Ahora cruzo a cinco o seis pasos de una adelfa, clavada entre las inmundicias de un arroyo. Cuando era pequeño me gustaba venir aquí y dejar que volara mi mente confundida por la exuberancia que me rodeaba. Mi mente era entonces transparente y virgen. Ahora, sin embargo, aquí, en este momento, voy pensando en la nueva campaña electoral e, inconscientemente, la sangre se me hiela y mi mente se hace más turbia, más pesada. De nuevo, tendré que escuchar palabras huecas pintadas con un leve barniz de purpurina, frases aparentemente deslumbrantes y, en el fondo, cargadas de azufre y de veneno.

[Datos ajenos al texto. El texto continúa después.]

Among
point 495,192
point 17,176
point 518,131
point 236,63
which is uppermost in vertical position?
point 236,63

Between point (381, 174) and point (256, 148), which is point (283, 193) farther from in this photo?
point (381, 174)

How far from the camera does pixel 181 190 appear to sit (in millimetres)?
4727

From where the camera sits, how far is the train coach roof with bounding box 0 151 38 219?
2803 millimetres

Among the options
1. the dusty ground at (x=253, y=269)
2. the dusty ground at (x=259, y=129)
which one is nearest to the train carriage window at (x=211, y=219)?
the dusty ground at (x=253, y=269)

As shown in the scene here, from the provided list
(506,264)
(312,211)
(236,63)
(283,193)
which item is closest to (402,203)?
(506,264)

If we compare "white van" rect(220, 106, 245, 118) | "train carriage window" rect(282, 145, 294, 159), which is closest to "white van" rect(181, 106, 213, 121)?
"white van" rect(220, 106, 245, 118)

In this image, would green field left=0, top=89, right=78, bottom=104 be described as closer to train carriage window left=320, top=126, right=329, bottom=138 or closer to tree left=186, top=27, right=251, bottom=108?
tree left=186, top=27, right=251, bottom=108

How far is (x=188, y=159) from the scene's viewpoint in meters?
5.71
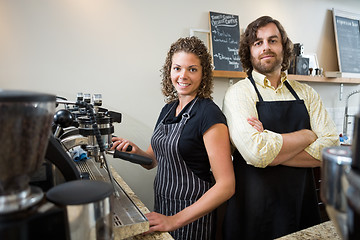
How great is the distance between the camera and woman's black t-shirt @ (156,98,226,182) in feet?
3.94

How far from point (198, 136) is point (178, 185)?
0.27 meters

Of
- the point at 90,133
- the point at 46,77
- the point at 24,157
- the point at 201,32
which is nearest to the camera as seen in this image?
the point at 24,157

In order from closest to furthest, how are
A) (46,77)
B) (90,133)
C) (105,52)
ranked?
(90,133), (46,77), (105,52)

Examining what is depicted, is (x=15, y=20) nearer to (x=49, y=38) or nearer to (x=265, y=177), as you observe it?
(x=49, y=38)

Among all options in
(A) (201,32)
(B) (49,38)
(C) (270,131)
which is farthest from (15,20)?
(C) (270,131)

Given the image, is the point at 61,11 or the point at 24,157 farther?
the point at 61,11

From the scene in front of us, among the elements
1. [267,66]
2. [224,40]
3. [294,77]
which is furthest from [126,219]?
[294,77]

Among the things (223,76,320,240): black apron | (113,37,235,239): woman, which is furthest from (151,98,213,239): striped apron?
(223,76,320,240): black apron

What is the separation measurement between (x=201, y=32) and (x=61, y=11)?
3.83 feet

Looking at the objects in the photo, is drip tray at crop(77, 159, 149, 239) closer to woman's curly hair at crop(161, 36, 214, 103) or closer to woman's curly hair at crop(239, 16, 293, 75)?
woman's curly hair at crop(161, 36, 214, 103)

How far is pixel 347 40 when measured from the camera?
3.32m

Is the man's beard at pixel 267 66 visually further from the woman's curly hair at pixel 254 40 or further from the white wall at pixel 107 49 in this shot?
the white wall at pixel 107 49

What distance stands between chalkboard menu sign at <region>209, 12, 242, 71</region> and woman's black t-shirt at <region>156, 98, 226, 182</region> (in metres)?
1.23

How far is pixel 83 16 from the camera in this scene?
186 centimetres
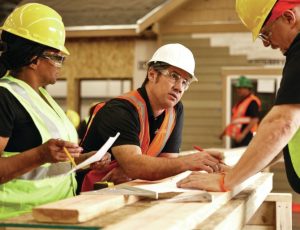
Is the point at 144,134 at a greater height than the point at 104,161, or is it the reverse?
the point at 144,134

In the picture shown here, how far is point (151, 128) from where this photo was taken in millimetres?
4113

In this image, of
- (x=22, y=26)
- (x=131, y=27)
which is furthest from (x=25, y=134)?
(x=131, y=27)

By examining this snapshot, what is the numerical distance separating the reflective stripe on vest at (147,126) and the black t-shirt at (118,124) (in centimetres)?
4

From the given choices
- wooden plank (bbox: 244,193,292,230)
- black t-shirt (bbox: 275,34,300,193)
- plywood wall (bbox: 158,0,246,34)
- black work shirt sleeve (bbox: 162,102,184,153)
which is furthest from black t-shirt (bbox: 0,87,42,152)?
plywood wall (bbox: 158,0,246,34)

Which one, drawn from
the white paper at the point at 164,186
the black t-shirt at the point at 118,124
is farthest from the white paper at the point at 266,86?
the white paper at the point at 164,186

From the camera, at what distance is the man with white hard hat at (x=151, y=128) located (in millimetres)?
3684

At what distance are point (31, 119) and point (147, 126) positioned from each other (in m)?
1.14

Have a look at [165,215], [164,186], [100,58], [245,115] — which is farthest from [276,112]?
[100,58]

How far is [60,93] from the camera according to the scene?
1991 centimetres

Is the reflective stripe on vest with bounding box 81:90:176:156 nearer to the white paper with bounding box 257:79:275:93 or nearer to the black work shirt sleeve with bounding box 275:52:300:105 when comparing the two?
the black work shirt sleeve with bounding box 275:52:300:105

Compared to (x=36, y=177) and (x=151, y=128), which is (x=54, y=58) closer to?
(x=36, y=177)

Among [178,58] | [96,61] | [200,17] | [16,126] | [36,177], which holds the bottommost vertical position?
[36,177]

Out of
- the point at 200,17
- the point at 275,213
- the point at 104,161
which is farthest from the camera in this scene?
the point at 200,17

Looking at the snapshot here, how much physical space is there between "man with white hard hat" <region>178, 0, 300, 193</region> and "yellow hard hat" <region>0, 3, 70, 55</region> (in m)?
1.03
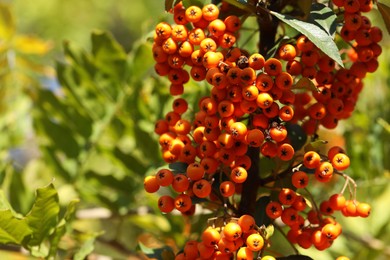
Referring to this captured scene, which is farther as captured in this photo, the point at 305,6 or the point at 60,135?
the point at 60,135

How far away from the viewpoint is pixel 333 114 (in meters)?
1.42

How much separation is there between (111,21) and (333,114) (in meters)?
6.39

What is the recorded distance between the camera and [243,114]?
1294 mm

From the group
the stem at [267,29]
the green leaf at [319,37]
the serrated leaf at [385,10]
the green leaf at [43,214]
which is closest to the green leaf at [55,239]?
the green leaf at [43,214]

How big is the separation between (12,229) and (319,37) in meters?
0.87

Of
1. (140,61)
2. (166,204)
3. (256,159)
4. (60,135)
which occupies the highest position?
(256,159)

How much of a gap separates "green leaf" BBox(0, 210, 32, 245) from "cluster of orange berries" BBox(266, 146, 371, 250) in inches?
24.4

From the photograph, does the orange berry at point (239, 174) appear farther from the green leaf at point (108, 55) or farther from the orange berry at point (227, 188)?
the green leaf at point (108, 55)

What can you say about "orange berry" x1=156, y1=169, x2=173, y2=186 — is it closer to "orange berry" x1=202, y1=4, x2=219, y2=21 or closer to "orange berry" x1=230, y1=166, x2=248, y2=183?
"orange berry" x1=230, y1=166, x2=248, y2=183

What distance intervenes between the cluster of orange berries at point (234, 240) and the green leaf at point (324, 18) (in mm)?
431

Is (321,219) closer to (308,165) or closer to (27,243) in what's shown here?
(308,165)

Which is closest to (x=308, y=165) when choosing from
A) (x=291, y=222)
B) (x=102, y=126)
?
(x=291, y=222)

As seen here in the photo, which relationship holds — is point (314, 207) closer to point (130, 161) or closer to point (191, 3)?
point (191, 3)

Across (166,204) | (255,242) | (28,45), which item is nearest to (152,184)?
(166,204)
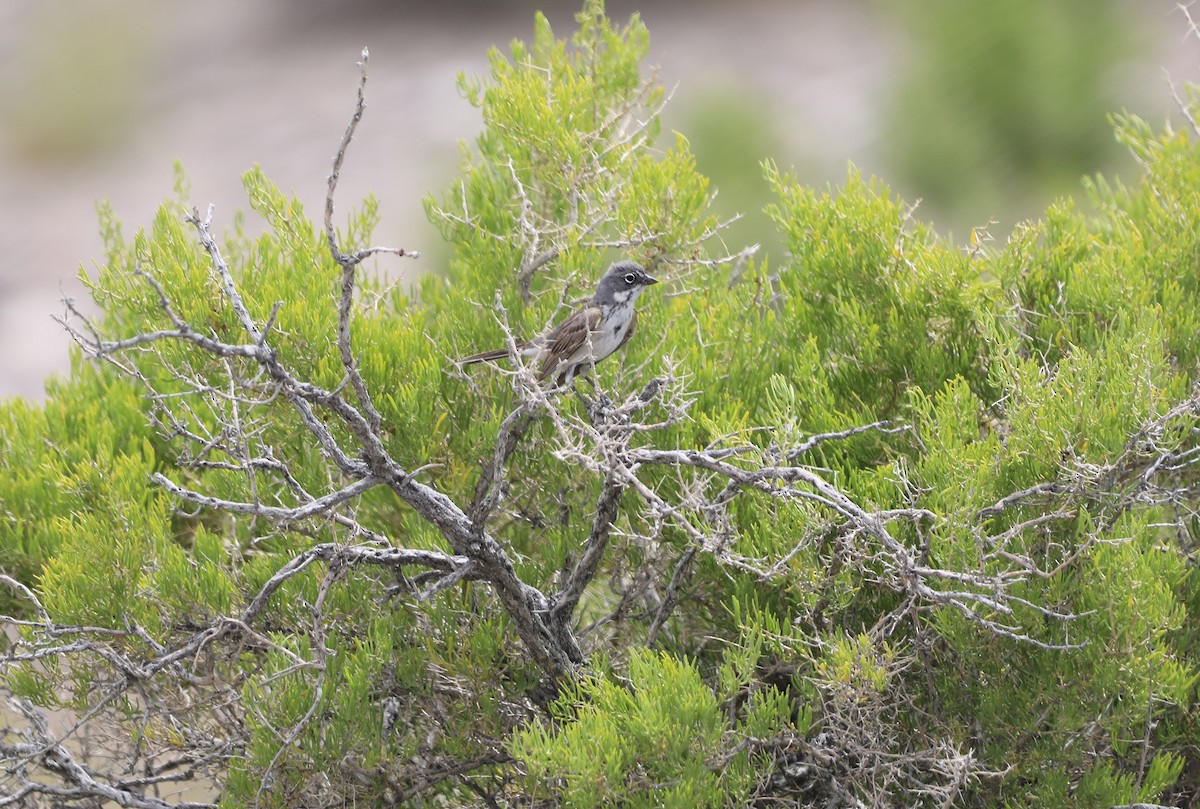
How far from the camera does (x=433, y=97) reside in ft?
83.6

Introduzco un petardo en mi mente: estalla el aire de mi pensamiento gélido. Agradezco el hueco de luz que viene a cubrir la oscuridad que, hace apenas un instante, en mi alma se extendía. No quiero pensar en los días que se acercan, jornadas de insultos, de inútiles diálogos, de edulcorados discursos de almidón hilados por la hipocresía. La penumbra penetrará en las conciencias y el hedor de la rivalidad flotará en las oficinas, en las fábricas, en las tabernas y los bares. Siempre el mismo discurso: unos ricos, y otros, pobres; pero, al final, todos aspiran a lo mismo (cuando están arriba todos se confunden). De nuevo, aparecerán con más crudeza esas dos Españas que no se pueden ver, aunque en esta ocasión sean elecciones regionales. Habrá un resplandor cainita en las miradas. Todo eso traerá esta campaña electoral que, hace muy poco, ha empezado. Siento náuseas. Por eso, camino y respiro, huyo de mí, intentando encontrar una imagen placentera que me ayude a abstraerme de la amarga realidad. Y, al final, lo consigo cuando veo sobre un laurel, al contraluz del cielo casi añil, la silueta de un mirlo que borda un mensaje de esperanza, quizá un pentragrama, un discurso electoral, marcando su territorio, reclamando ese trozo de espacio que aún le pertenece y quiere habitar con su trino luminoso. Me acerco unos metros a él, muy despacito, y, luego, me dejo atrapar por su gorjeo. Me aislo de todo. Por un instante soy feliz. Y, al relajarme, confío en esas notas que el mirlo desgrana, y, sin pensarlo, creo en su voz, le entrego mi voto. Él no me defraudará, de eso estoy muy seguro, porque canta por amor y su silbo feliz sólo pertenece al aire, al resplandor de la tarde que se va y hermana a los hombres mientras duermen las colinas y una brizna de sol aún descansa en las paredes.